Análisis

¿Cómo se pueden parar los efectos de guerras y pobreza?

La historia de la humanidad refleja un constante movimiento migratorio. Desde los tiempos de Moisés, el hombre se ha desplazado siempre y ha viajado en busca de esa “tierra prometida” que son los alimentos y mejores condiciones de vida. Las conquistas de nuevas tierras, con las secuelas de guerras e invasiones muchas veces cruentas, permitieron el poblamiento del planeta, el dominio de pueblos enteros y el reparto y explotación de riquezas y seres humanos. El mundo no sería lo que es hoy si no hubiera mediado el flujo constante de gentes aventureras que trataban de encontrar nuevas tierras y riquezas; en definitiva, un futuro mejor.

Buena parte de estas migraciones se efectuaron por las bravas, sin la menor ética ni consideración, atropellando pueblos y derechos e incluso matando a gente inocente en un desmedido afán expansionista y de conquista. Ese mismo movimiento -trasladado luego a empresas y proyectos en una imparable proyección globalizadora que favorecen las facilidades para el traslado de personas, mercancías y capitales- se ha desbocado a causa de varios conflictos bélicos y de la pobreza extrema que afecta a distintas zonas del planeta.

DESTINO, EUROPA
Nada parece que pueda detener este flujo migrante, especialmente acentuado en el Mediterráneo, a cuyas costas acceden por distintos medios refugiados que huyen de la guerra -en Siria y en Libia, en Eritrea y Sudán, en Irak y Afganistán…-, o de la miseria e incluso del terrorismo en el África subsahariana.

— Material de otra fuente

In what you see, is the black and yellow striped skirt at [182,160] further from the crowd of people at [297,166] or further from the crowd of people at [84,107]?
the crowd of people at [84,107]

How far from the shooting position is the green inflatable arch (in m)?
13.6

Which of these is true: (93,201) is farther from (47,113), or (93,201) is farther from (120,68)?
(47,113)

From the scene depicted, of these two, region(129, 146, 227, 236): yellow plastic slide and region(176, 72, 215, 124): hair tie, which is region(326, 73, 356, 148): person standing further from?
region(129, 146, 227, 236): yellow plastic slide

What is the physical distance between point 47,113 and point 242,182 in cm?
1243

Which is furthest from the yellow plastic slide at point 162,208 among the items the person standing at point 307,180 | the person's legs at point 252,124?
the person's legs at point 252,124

Así las cosas, las mafias que trafican con seres humanos están canalizando como nunca las ansias de paz y progreso de familias enteras: miles y miles de personas, que abandonan sus países a causa de la guerra y que no tienen más remedio que ponerse muchas veces en manos criminales, se hacinan en frágiles embarcaciones con la pretensión, vana en trágicas ocasiones, de alcanzar las costas de la Europa rica, meta final de sus anhelos. Junto a estos refugiados persiste también la emigración llamada económica, que no se mueve por otros intereses, ni está empujada por conflictos violentos.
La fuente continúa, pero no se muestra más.